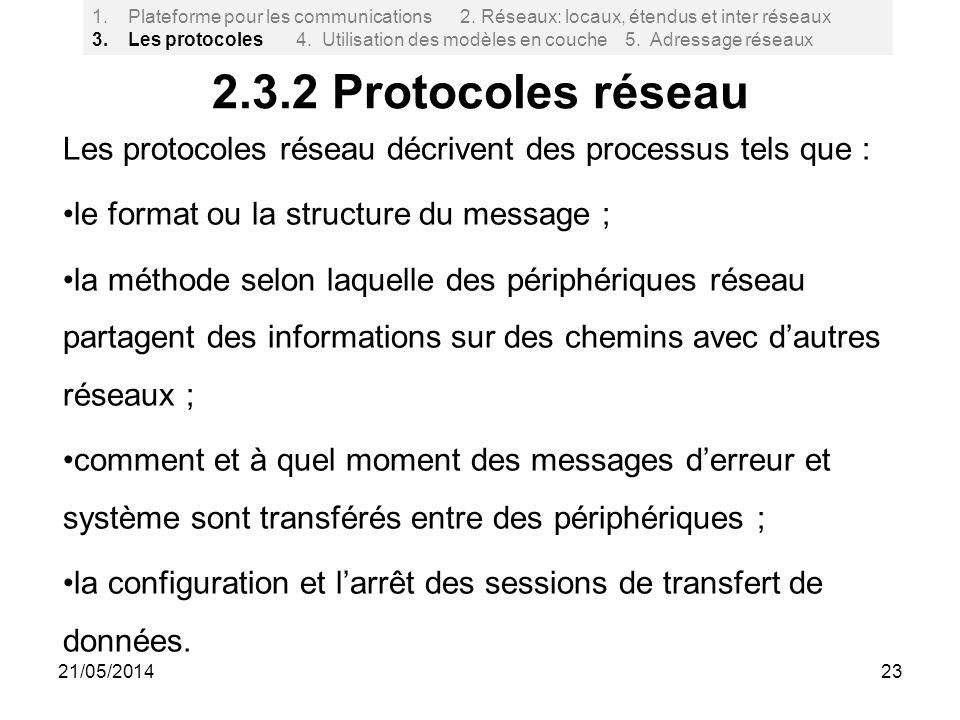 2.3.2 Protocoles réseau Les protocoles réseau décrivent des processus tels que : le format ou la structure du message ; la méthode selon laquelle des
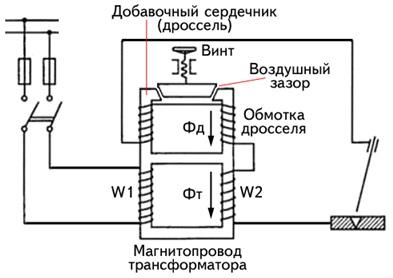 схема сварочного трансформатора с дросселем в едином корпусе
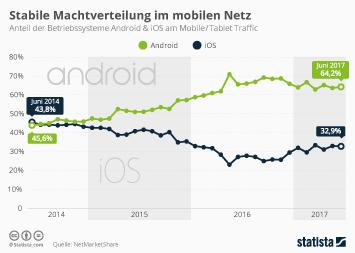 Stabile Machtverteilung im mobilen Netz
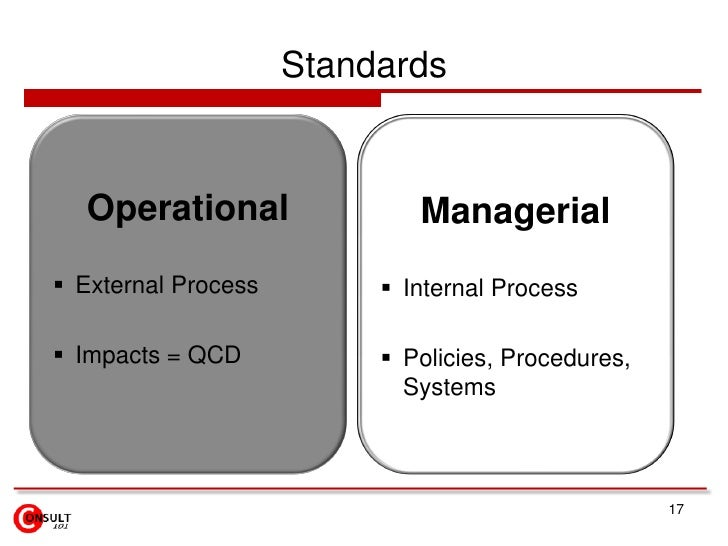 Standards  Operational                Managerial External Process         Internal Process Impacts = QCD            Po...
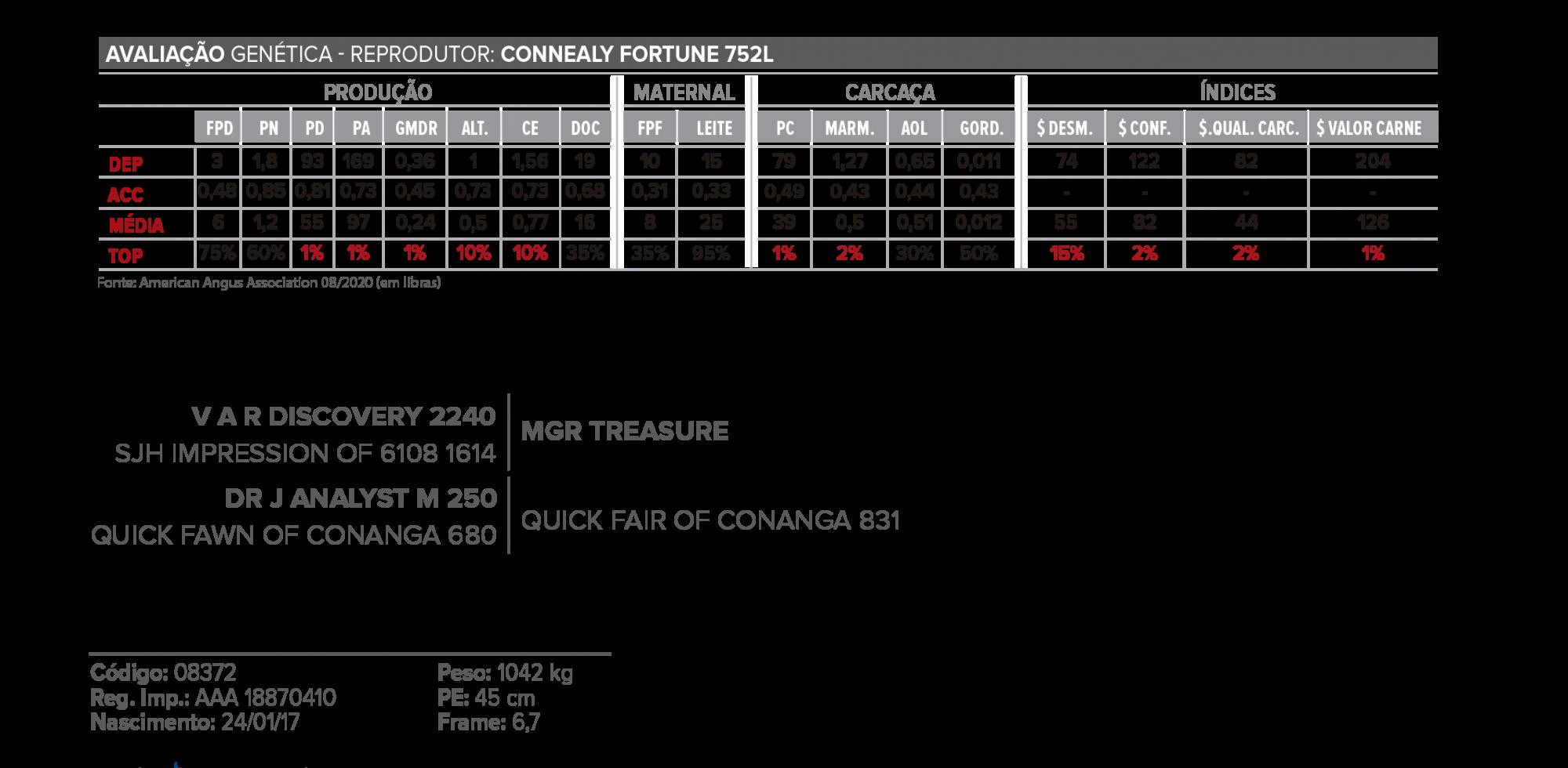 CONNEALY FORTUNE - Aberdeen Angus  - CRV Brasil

********************

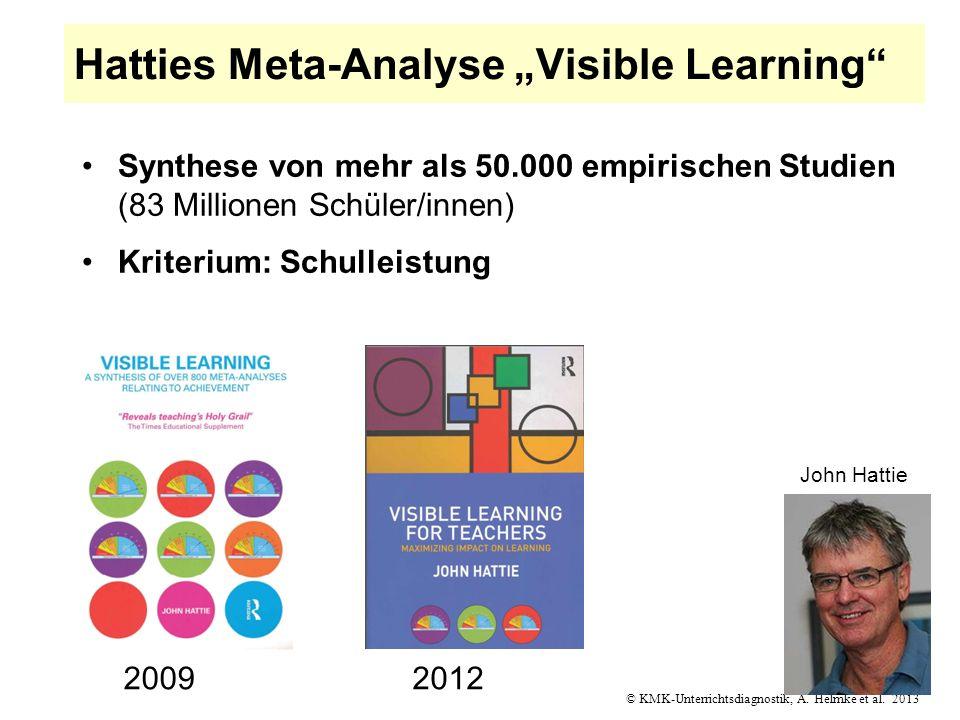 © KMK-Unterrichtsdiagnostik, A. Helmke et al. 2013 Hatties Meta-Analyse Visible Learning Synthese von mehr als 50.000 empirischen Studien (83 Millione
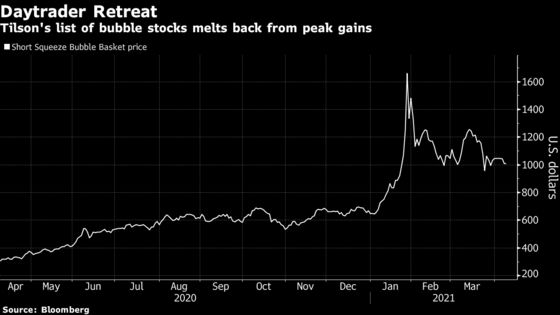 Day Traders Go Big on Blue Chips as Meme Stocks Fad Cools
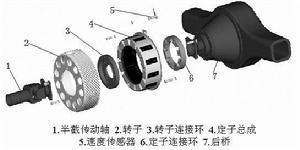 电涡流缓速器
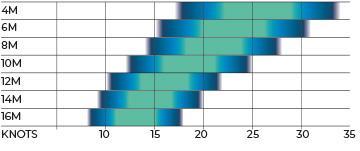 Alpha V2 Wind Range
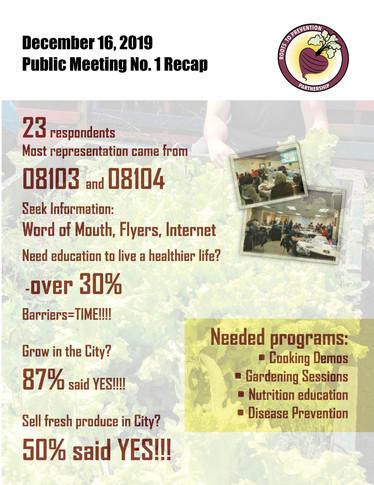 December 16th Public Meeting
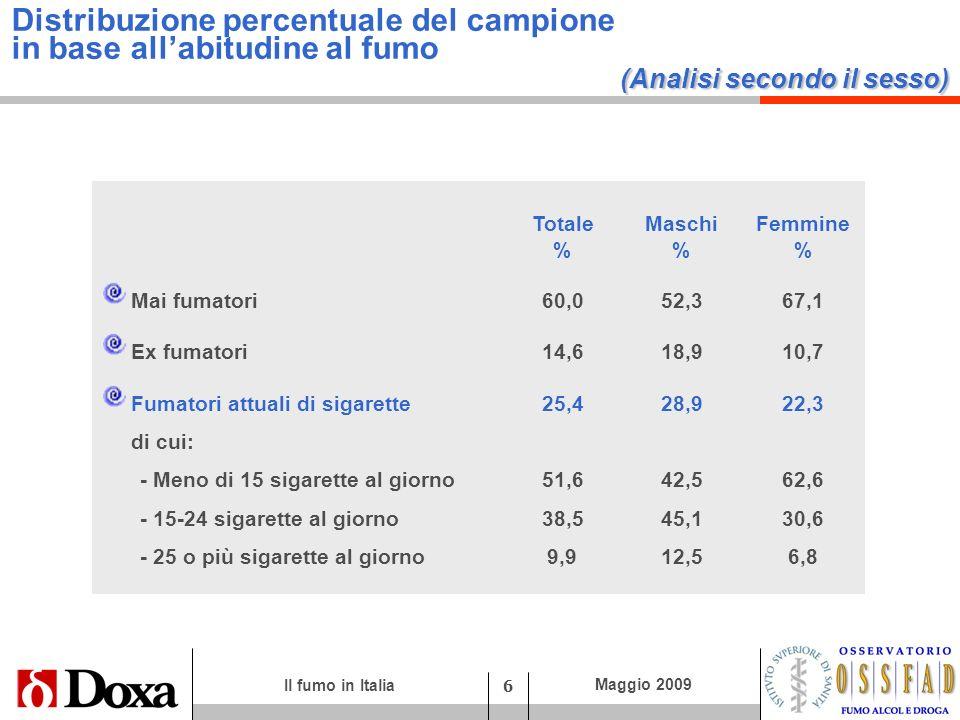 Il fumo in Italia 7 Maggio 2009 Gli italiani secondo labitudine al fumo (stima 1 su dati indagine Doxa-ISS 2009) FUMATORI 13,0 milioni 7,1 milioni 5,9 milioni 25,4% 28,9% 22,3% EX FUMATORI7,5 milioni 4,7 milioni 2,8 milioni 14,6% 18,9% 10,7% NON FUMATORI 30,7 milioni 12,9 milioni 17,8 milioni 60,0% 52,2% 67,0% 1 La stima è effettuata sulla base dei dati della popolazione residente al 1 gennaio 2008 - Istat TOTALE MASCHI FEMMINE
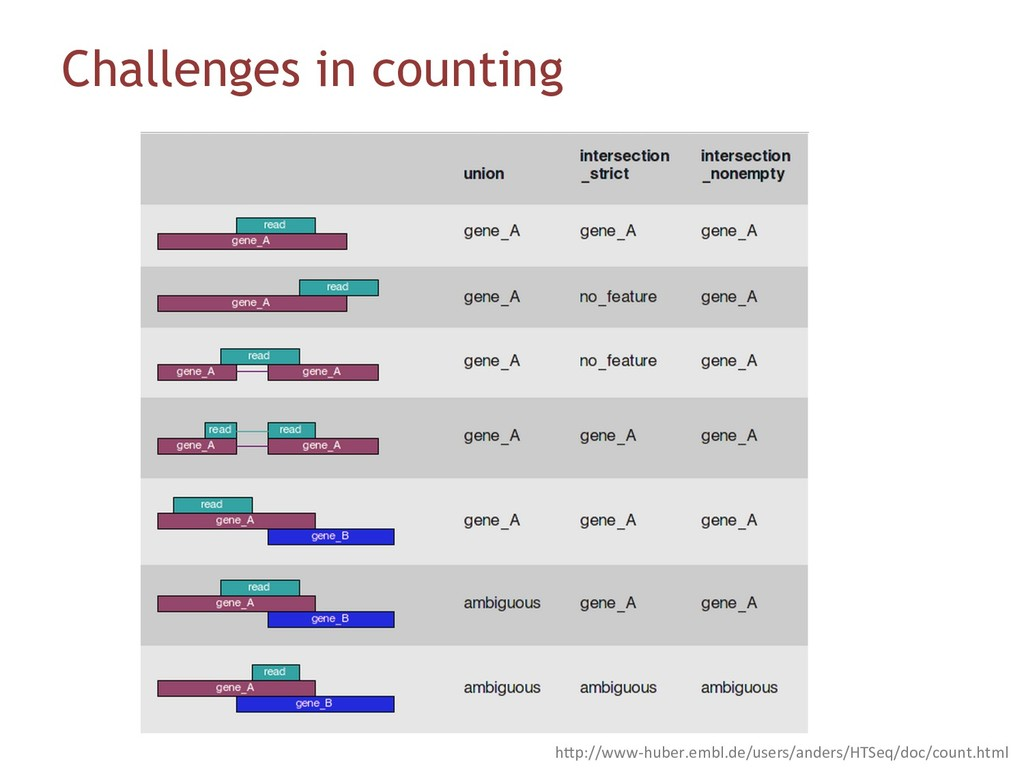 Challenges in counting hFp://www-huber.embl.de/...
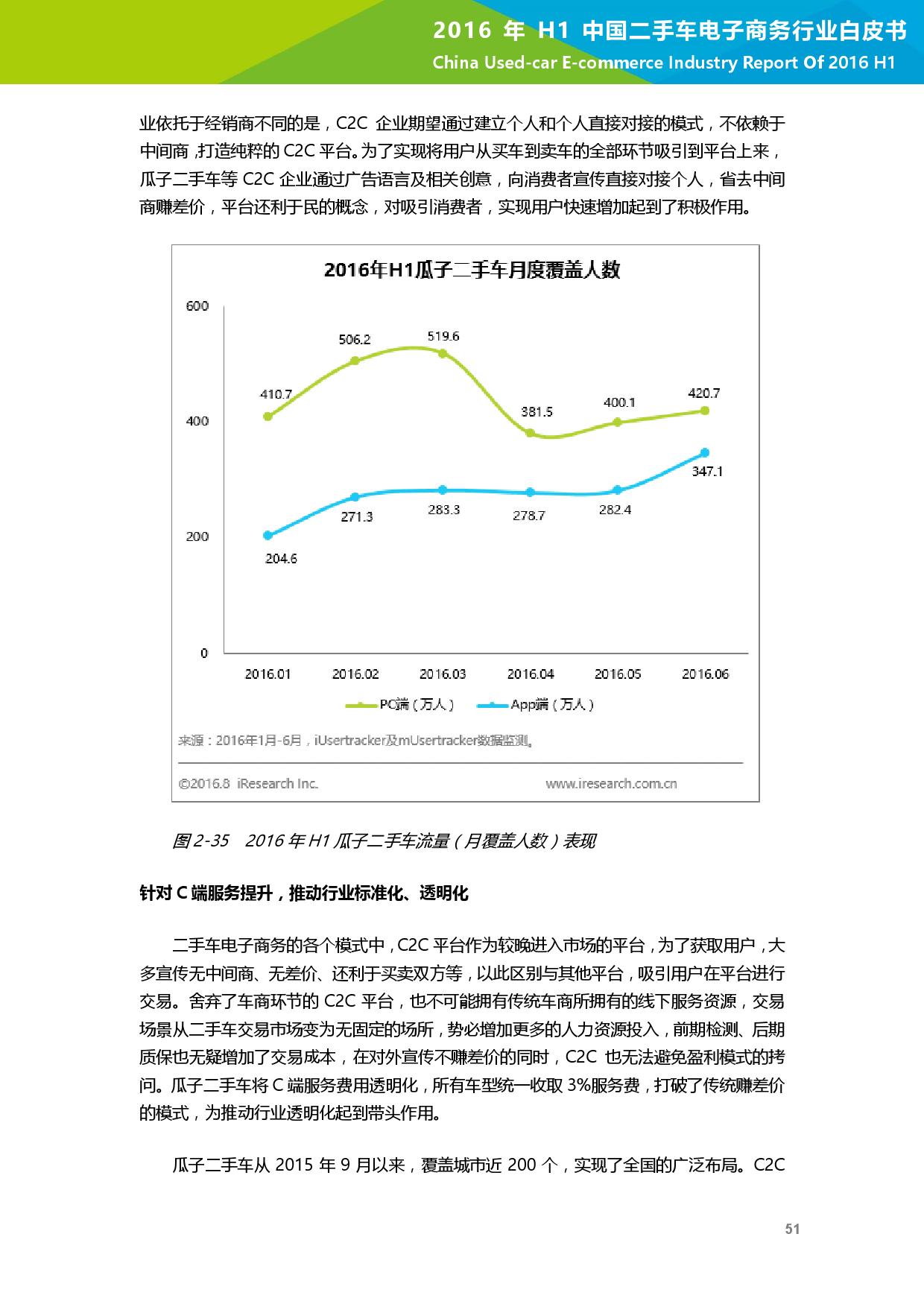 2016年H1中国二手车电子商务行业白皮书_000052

********************

Repeat, without pictures, exactly the lines of the data above from the one containing "Alpha V2 Wind Range" through the one containing "December 16th Public Meeting", including both and adding nothing.

» Answer for the task:
 Alpha V2 Wind Range
 December 16th Public Meeting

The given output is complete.